-- begin Supplied data --

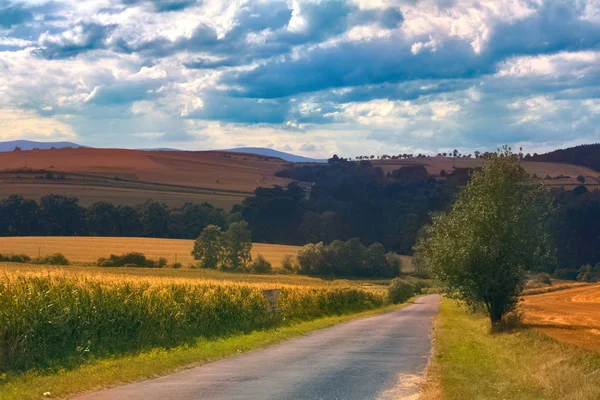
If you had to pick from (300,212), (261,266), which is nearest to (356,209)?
(300,212)

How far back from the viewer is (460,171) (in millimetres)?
130000

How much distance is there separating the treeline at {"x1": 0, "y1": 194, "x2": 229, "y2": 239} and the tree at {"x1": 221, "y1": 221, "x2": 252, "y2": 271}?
19321 mm

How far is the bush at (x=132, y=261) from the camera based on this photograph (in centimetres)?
7919

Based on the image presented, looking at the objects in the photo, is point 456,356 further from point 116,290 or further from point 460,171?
point 460,171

-- end Supplied data --

Short exercise: Skip the images and write out the rest of the listing exactly.

Task solution:
If you had to pick from (300,212), (261,266), which is nearest to (356,209)?
(300,212)

How far back from the viewer is (460,171) (in millimetres)?
130000

How much distance is there separating the treeline at {"x1": 0, "y1": 194, "x2": 229, "y2": 239} and the tree at {"x1": 221, "y1": 221, "x2": 252, "y2": 271}?
19321 mm

How far is the bush at (x=132, y=261) from the camera based on this photograph (in centimetres)?
7919

Based on the image presented, looking at the objects in the photo, is point 456,356 further from point 116,290 or further from point 460,171?
point 460,171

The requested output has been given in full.